Executive Compensation and the Evils of Income Inequality: How I Once Again Know the Answer to Everything.


This is my response to someone's comment about Tim Cook' compensation package not being unreasonable.
I am ashamed at how articulate and civilized I was. My apologies to you all.


 There is almost correlation behind excessive CEO salaries, stock performance and economic growth. The rub is that he Tim Cook will pay taxes at a lower rate than all but the poorest Americans, which means effectively, if we are running a deficit, we are subsidizing his paycheck.
   For an individual to get paid an enormous sum isn't a bad thing, it is the fact that it is a societal norm that is bad. The massive concentration of wealth at the top of the income spectrum is highly deleterious to any society-to the point that it is one of the statistical indicators the CIA uses to determine how stable a country might be. The greater the income inequality the higher the likelihood of violent insurrection.
Currently, according to the CIA World Fact Book, the US should be involved in violent civil unrest and social upheaval up to and including rebellion and revolution. The US currently ranks lower than several countries that are undergoing such destructive social change. This fact has been one of the issues that has caused Sec. Napolitano (among others) to make statements that people find offensive and potentially threatening of civil liberties. It isn't just out of thin air.
The threat of an overly-unbalanced distribution of wealth is one of the primary drivers behind progressive income taxes with a deduction-laden incentives. The idea is not to prevent great wealth, but to prevent great, unearned wealth not tied to any productivity. Especially in these days of a globalized economy, someone worth millions or billions doesn't necessarily take their massive windfall and invest it in another business venture, the people they PAY to handle their money have a fiduciary responsibility to put that money where it will have the most opportunity to grow. For the last 10-15 years that has been OUT of the United States (not my opinion, the opinion of former Sec. Labor Robert Reich). Higher tax rates with targeted deductions are a 'passive' government incentive to reinvest money here.
   As for the the income inequality, check into: http://www.wagingnonviolentstruggle.com/
-and its correlation to not only the Occupy movement but the Arab Spring and the fall of the Iron Curtain. It is one of the reasons why all those demonstrations have been peaceful.

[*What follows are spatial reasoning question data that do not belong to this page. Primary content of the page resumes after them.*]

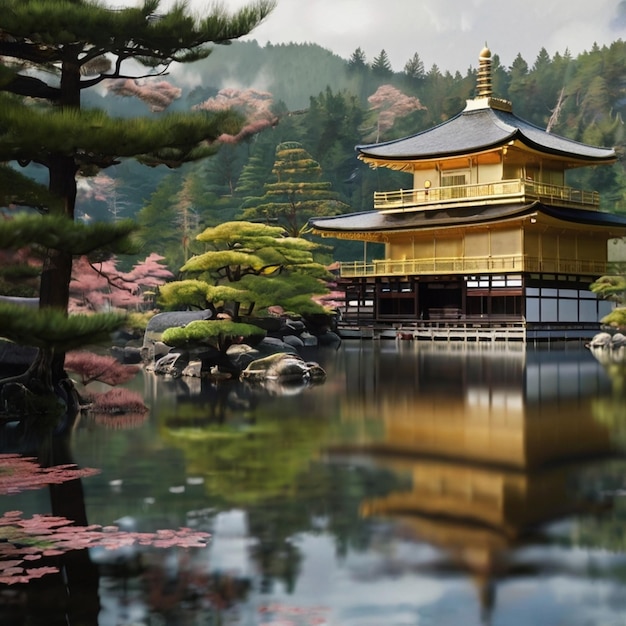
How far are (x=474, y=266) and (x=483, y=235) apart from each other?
1651 mm

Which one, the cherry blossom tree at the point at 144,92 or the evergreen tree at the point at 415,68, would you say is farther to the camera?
the evergreen tree at the point at 415,68

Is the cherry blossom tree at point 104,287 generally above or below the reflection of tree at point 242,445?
above

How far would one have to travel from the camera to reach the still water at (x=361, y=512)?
4.38 meters

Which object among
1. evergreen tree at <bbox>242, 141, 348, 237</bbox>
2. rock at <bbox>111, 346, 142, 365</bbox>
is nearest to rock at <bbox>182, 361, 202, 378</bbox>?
rock at <bbox>111, 346, 142, 365</bbox>

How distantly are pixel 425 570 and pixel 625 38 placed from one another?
93.4m

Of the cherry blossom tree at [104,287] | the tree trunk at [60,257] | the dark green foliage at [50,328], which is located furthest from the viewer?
the cherry blossom tree at [104,287]

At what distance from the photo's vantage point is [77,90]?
12062 millimetres

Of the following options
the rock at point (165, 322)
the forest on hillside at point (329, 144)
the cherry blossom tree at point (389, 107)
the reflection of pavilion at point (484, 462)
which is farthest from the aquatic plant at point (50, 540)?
the cherry blossom tree at point (389, 107)

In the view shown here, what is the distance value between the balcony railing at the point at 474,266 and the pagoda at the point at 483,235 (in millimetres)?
52

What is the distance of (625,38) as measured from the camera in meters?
87.7

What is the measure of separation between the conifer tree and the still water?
9.98 ft

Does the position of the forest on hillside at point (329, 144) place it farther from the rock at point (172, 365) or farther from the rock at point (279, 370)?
the rock at point (279, 370)

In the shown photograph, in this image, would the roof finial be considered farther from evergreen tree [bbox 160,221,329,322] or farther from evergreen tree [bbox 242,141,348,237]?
evergreen tree [bbox 160,221,329,322]

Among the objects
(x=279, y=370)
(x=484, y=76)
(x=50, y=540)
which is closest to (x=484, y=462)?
(x=50, y=540)
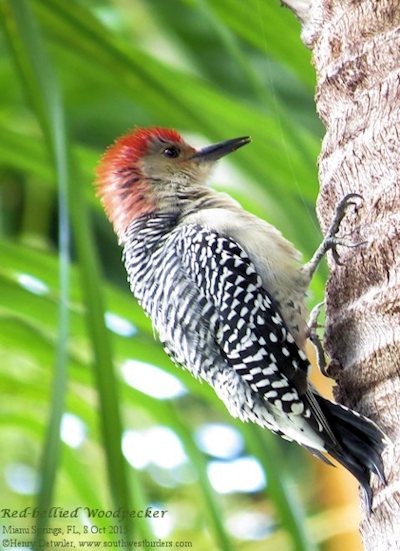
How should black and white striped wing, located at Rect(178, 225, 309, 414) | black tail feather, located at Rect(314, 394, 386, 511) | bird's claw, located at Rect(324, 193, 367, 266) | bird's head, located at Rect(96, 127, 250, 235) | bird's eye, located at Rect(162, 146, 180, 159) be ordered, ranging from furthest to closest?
1. bird's eye, located at Rect(162, 146, 180, 159)
2. bird's head, located at Rect(96, 127, 250, 235)
3. black and white striped wing, located at Rect(178, 225, 309, 414)
4. bird's claw, located at Rect(324, 193, 367, 266)
5. black tail feather, located at Rect(314, 394, 386, 511)

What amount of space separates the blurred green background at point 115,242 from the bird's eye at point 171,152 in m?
0.11

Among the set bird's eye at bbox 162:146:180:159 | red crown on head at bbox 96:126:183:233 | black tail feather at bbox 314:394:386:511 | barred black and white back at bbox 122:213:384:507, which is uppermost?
bird's eye at bbox 162:146:180:159

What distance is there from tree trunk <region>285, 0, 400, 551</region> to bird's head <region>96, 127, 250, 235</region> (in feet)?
1.83

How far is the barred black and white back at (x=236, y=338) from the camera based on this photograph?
1.92 m

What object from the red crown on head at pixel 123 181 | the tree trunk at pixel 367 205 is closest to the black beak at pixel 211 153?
the red crown on head at pixel 123 181

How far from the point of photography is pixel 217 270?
208 centimetres

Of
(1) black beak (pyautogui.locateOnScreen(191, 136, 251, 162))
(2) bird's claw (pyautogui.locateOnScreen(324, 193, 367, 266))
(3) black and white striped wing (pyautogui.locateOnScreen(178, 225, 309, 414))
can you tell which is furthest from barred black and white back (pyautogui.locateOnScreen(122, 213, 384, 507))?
(1) black beak (pyautogui.locateOnScreen(191, 136, 251, 162))

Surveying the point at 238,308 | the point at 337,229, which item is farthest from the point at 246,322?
the point at 337,229

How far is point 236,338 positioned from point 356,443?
341mm

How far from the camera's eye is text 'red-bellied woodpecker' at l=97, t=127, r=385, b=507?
1908 mm

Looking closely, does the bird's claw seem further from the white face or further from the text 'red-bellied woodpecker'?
the white face

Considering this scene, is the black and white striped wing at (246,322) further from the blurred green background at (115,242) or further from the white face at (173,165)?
the white face at (173,165)

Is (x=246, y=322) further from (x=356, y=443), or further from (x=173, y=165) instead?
(x=173, y=165)

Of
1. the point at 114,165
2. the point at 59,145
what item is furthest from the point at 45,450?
the point at 114,165
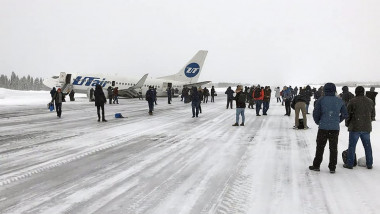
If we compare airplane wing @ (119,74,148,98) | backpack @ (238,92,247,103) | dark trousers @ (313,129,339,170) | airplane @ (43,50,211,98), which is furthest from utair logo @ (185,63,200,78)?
dark trousers @ (313,129,339,170)

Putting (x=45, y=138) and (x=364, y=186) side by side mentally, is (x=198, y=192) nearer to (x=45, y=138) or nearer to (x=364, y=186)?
(x=364, y=186)

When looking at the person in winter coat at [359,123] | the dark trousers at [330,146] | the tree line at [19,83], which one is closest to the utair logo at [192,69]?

   I am not saying that the government should put a direct cap on what a CEO can make, but there should be some incentive to EARN the money. Jobs-love him or hate him-revolutionized the way humans interact with information, create, design, and do business as did Henry Ford and many others who built great fortunes, they didn't step into a position that already existed and Hoover massive amounts of cash out of it regardless of their abilities. There is a major difference.